Можно не сомневаться, что слова матери произвели на царя впечатление. Правда, совершенно обратное. Трудно придумать для Николая II большее оскорбление, чем сказать, что он может действовать по приказу Распутина. Уязвленное самолюбие тут же подсказывало, что нужно доказать: никто не имеет на него влияния – ни Распутин, ни министры, ни мать. Как он решил, так и сделает.
Поражает слишком уж эмоциональная реакция Марии Федоровны. Ясно, что под чьим-то влиянием находился не столько Николай II, сколько она сама. Если брать родню, то против невестки в эти годы ее обычно накручивал великий князь Николай Михайлович. В данном случае это было исключено. Возможно, сыграл свою роль принц Александр Ольденбургский, который «катался по полу» (в подлиннике по-английски – «he rolled on the floor») и «молил ее уговорить Ники не ехать в армию», поскольку «предвидит ужасные последствия вплоть до народных волнений включительно»

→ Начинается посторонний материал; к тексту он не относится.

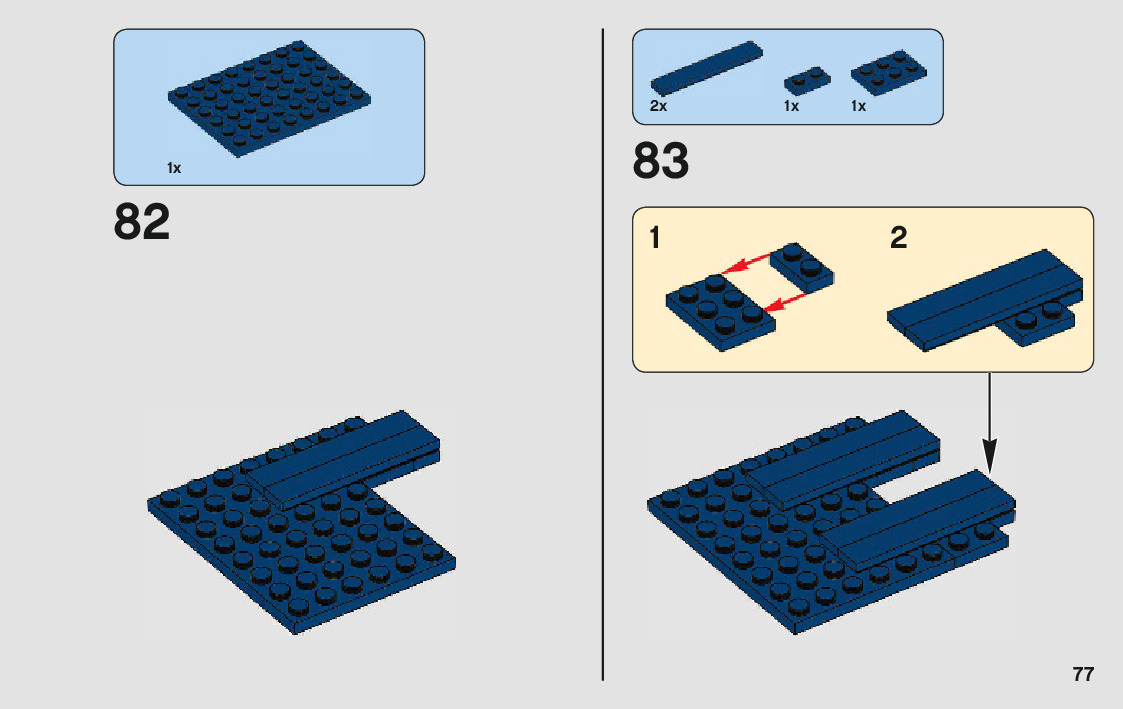 1x

82

2x 1x 1x

83

1

2

77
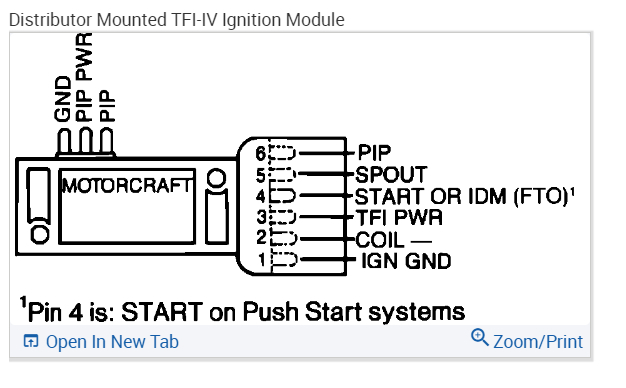 Distributor Mounted TFI-IV Ignition Module

GND
PIP PWR
PIP

MOTORCRAFT

6 PIP
5 SPOUT
4 START OR IDM (FTO)$^1$
3 TFI PWR
2 COIL —
1 IGN GND

$^1$Pin 4 is: START on Push Start systems

Open In New Tab
Zoom/Print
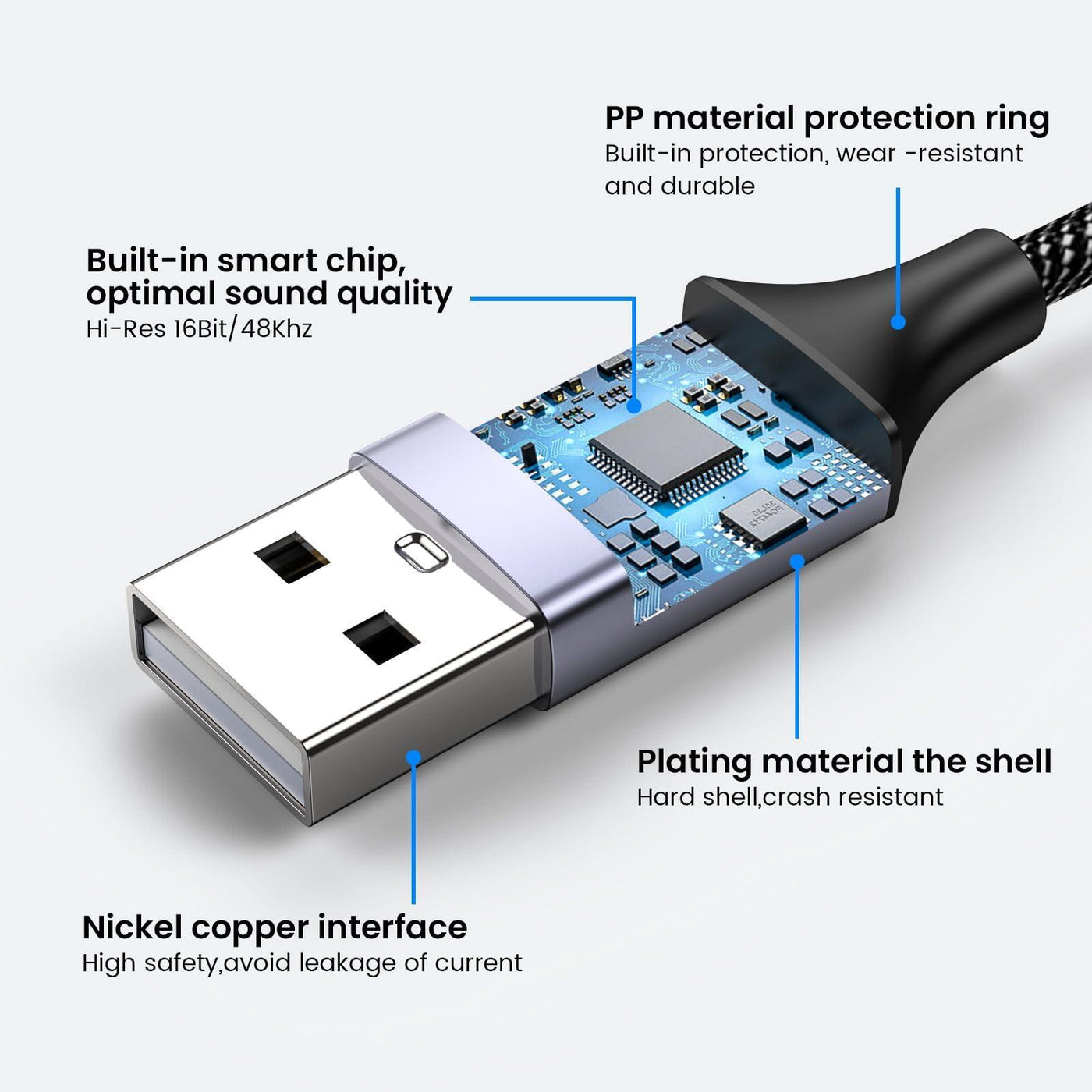 PP material protection ring
Built-in protection, wear -resistant and durable

Built-in smart chip, optimal sound quality
Hi-Res 16Bit/48Khz

Plating material the shell
Hard shell,crash resistant

Nickel copper interface
High safety,avoid leakage of current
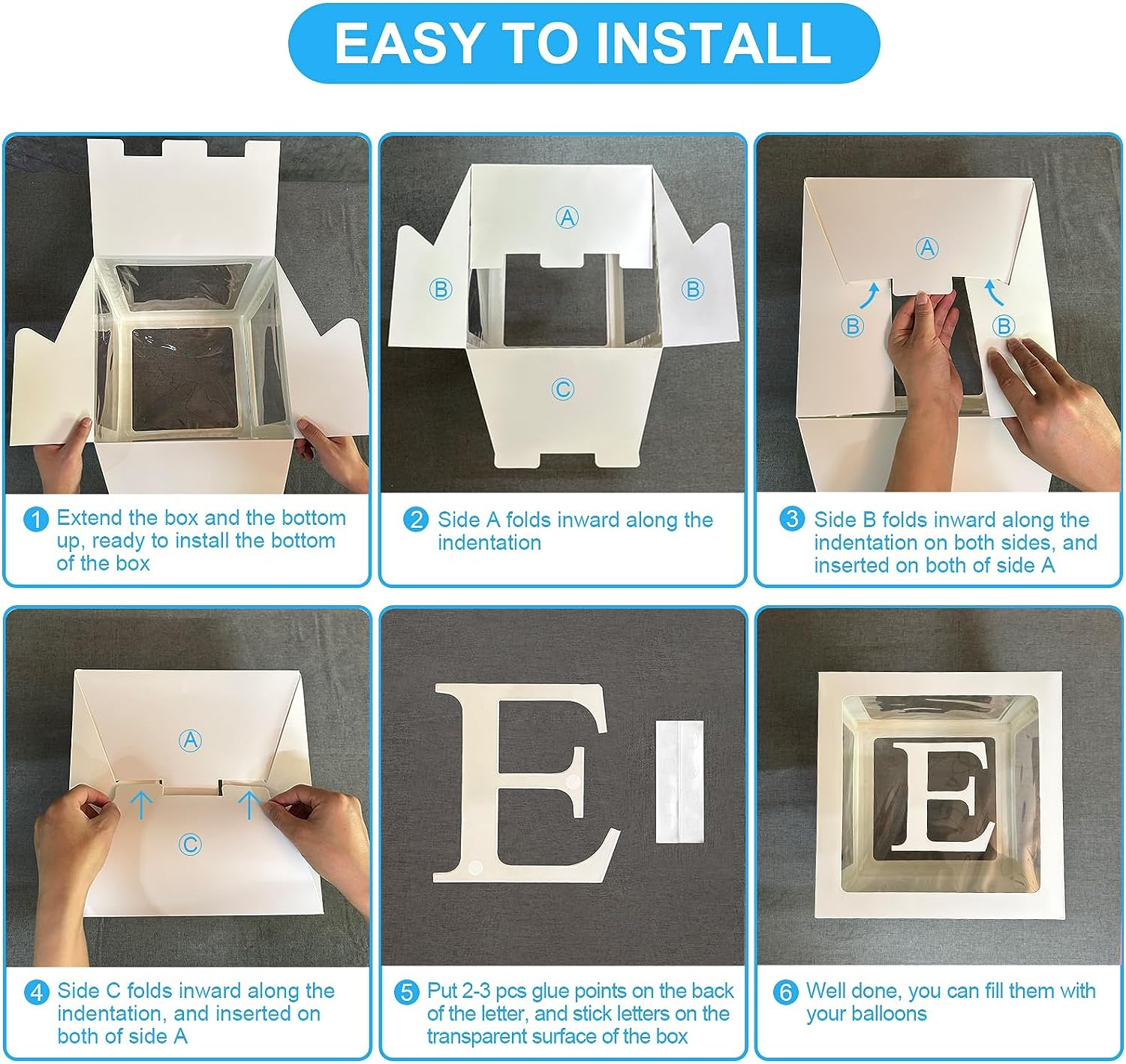 EASY TO INSTALL

1 Extend the box and the bottom up, ready to install the bottom of the box

Ⓐ
Ⓑ
Ⓑ
Ⓒ

2 Side A folds inward along the indentation

Ⓐ
Ⓑ
Ⓑ

3 Side B folds inward along the indentation on both sides, and inserted on both of side A

Ⓐ
Ⓒ

4 Side C folds inward along the indentation, and inserted on both of side A

E

5 Put 2-3 pcs glue points on the back of the letter, and stick letters on the transparent surface of the box

E

6 Well done, you can fill them with your balloons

[336]. Александр Ольденбургский – родной дядя Николая Николаевича, так что, по сути, ничего удивительного в его реакции нет. Несколько смущает, конечно, форма – «кататься по полу». Особенно если учесть, что принц-то был не очень молод – на восьмом десятке. Действительно странно, что Марию Федоровну в итоге не хватил удар.
Был еще один член императорского дома, который храбро бросился на защиту Николая Николаевича – великий князь Дмитрий Павлович, сын Павла Александровича от первого брака. Он воспитывался в доме своего дяди и опекуна Сергея Александровича. Воспитывался в строгости.

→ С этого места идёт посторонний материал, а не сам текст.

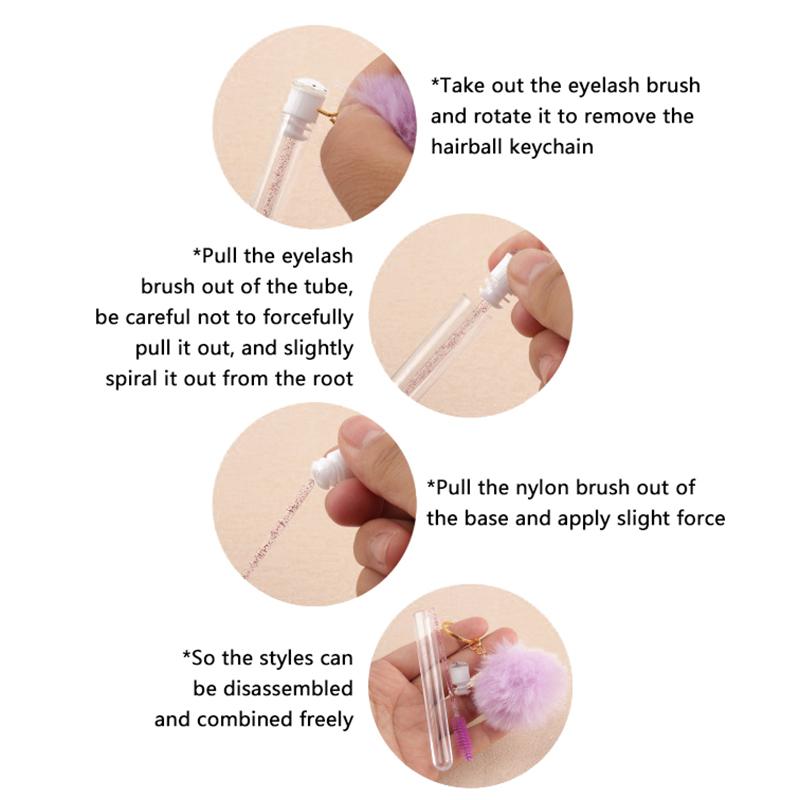 *Take out the eyelash brush and rotate it to remove the hairball keychain

*Pull the eyelash brush out of the tube, be careful not to forcefully pull it out, and slightly spiral it out from the root

*Pull the nylon brush out of the base and apply slight force

*So the styles can be disassembled and combined freely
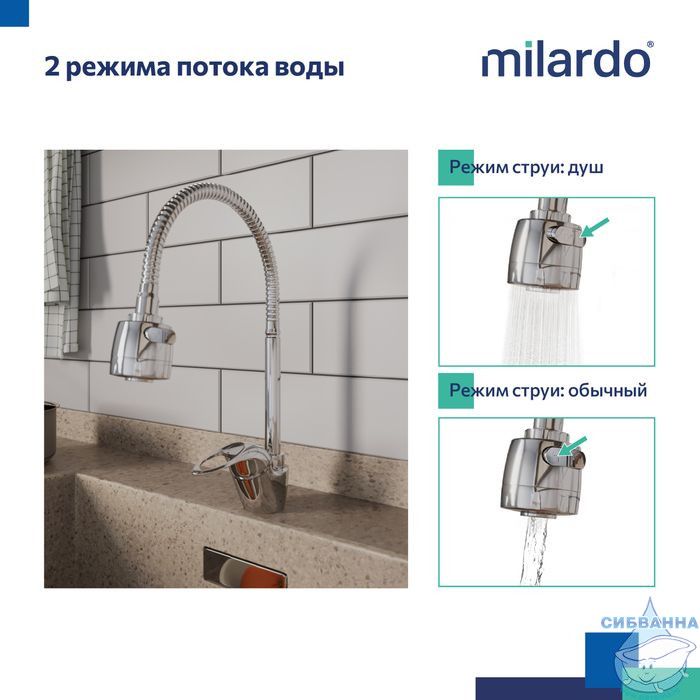 2 режима потока воды

milardo®

Режим струи: душ

Режим струи: обычный

СИБВАННА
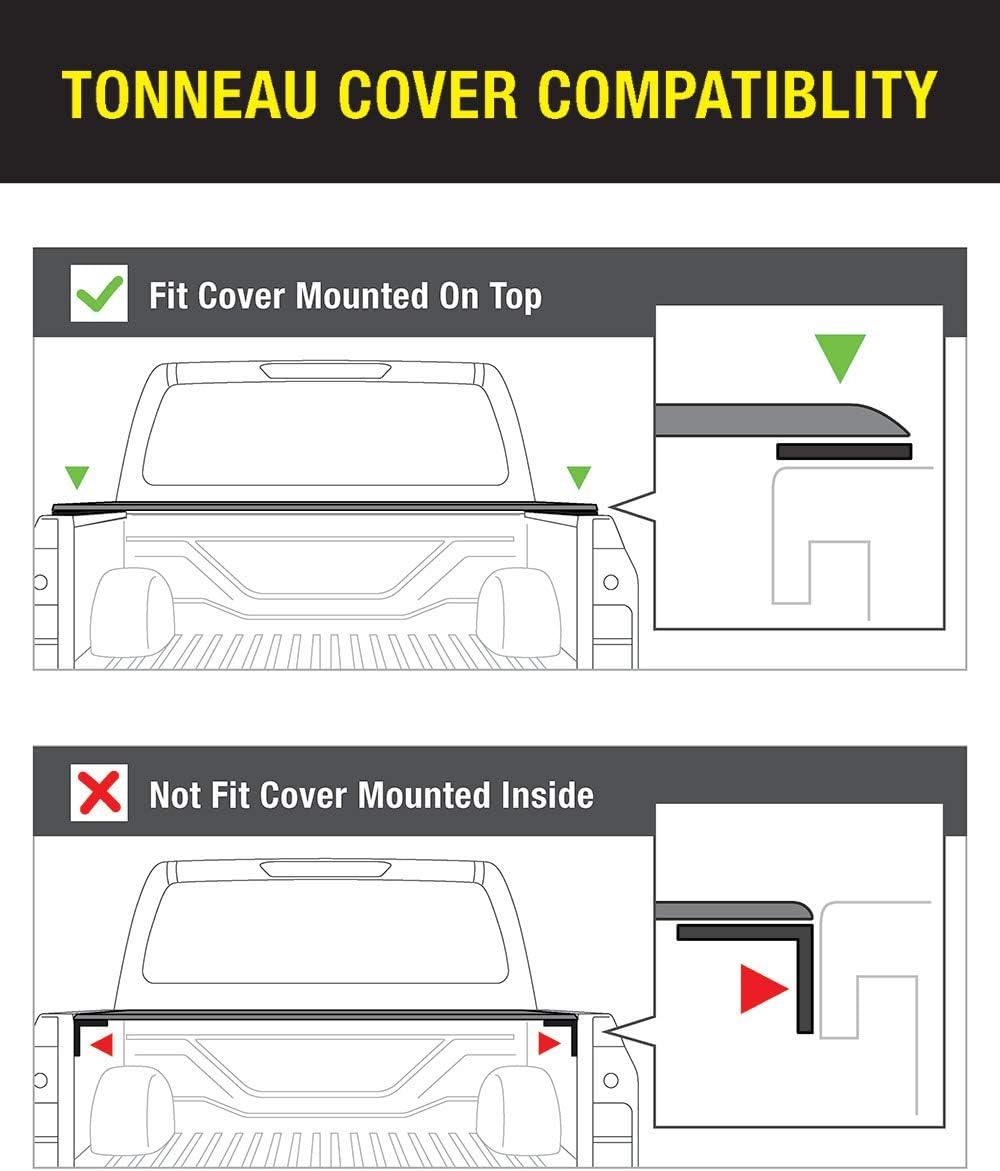 TONNEAU COVER COMPATIBLITY

Fit Cover Mounted On Top

Not Fit Cover Mounted Inside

Дядя Серж «вникал в малейшие детали нашей повседневной жизни». «Его любовь к нам, – вспоминает Мария Павловна, сестра Дмитрия, – его желание помочь нельзя было отрицать». Но «все его трогательные усилия» оказывали действие, «абсолютно противоположное ожидаемому». А тетя Элла – жена Сергея Александровича – и вовсе «была резка и несправедлива» к Марии и Дмитрию, поскольку ревновала их к мужу.
Отношения в семье были далеки от идеала. Показательно, как Дмитрий отреагировал на убийство Сергея Александровича. «Как ты думаешь, – спросил он сестру, – будем ли мы… счастливее?»

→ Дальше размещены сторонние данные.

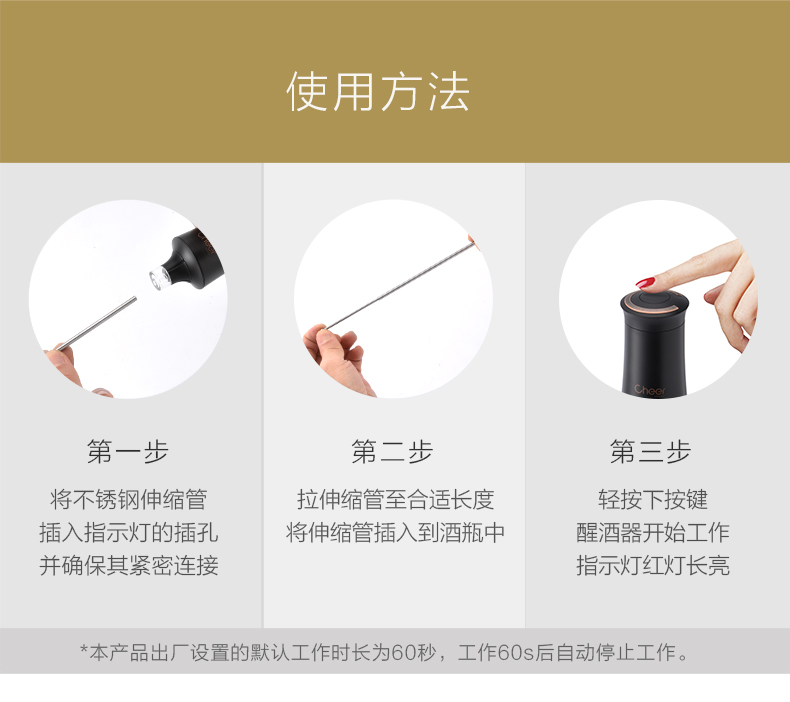 使用方法

Cheer

第一步
将不锈钢伸缩管
插入指示灯的插孔
并确保其紧密连接

第二步
拉伸缩管至合适长度
将伸缩管插入到酒瓶中

Cheer

第三步
轻按下按键
醒酒器开始工作
指示灯红灯长亮

*本产品出厂设置的默认工作时长为60秒，工作60s后自动停止工作。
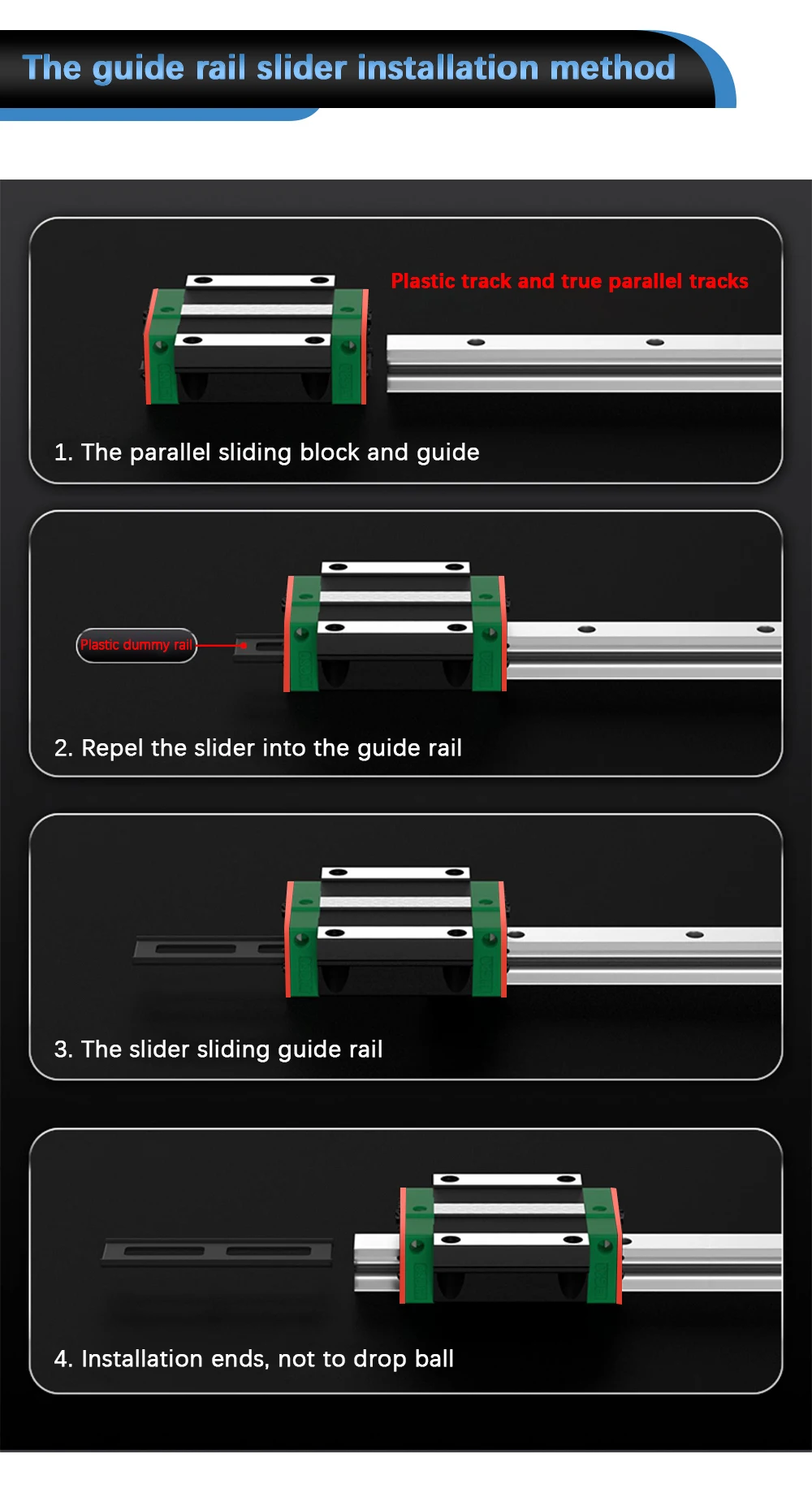 The guide rail slider installation method

Plastic track and true parallel tracks

1. The parallel sliding block and guide

Plastic dummy rail

2. Repel the slider into the guide rail

3. The slider sliding guide rail

4. Installation ends, not to drop ball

[337] Не знаю, стал ли великий князь счастливее, но после гибели Сергея Александровича он большую часть времени проводит уже с семьей Николая II.
А вырвавшись на волю, Дмитрий Павлович превратился в молодого повесу – пьянки, рестораны, цыгане, – весь джентльменский набор молодого великого князя. Правда, он еще и спортсмен. И даже участник Стокгольмской олимпиады 1912 года, где занял девятое место в индивидуальном и пятое место в командном конкурсе.
Репутацию Дмитрия Павловича сильно портила дружба с молодым Феликсом Юсуповым, который был известен своими гомосексуальными наклонностями. Как, впрочем, и опекун Дмитрия дядя Серж. Естественно, подозрения падали и на самого Дмитрия Павловича, что, кстати, стало препятствием для его брака с дочерью Николая II Ольгой. Помолвку расстроил Распутин, публично обвинивший великого князя в гомосексуализме. Дмитрий Павлович найдет способ рассчитаться.
Надо сказать, неудачное сватовство не охладило отношений великого князя с царским семейством. Пожалуй, из всех великих князей Дмитрий – единственный, кто был по-человечески близок Николаю II. Царь закрывал глаза на все проделки своего кузена, который по возрасту годился ему в сыновья. Николая забавлял его невзыскательный казарменный юморок. Великий князь мог закончить письмо к императору следующим образом: «Твой всем сердцем и душою и телом, конечно, кроме жопы, преданный Дмитрий». Никто другой не смел себе такого позволить.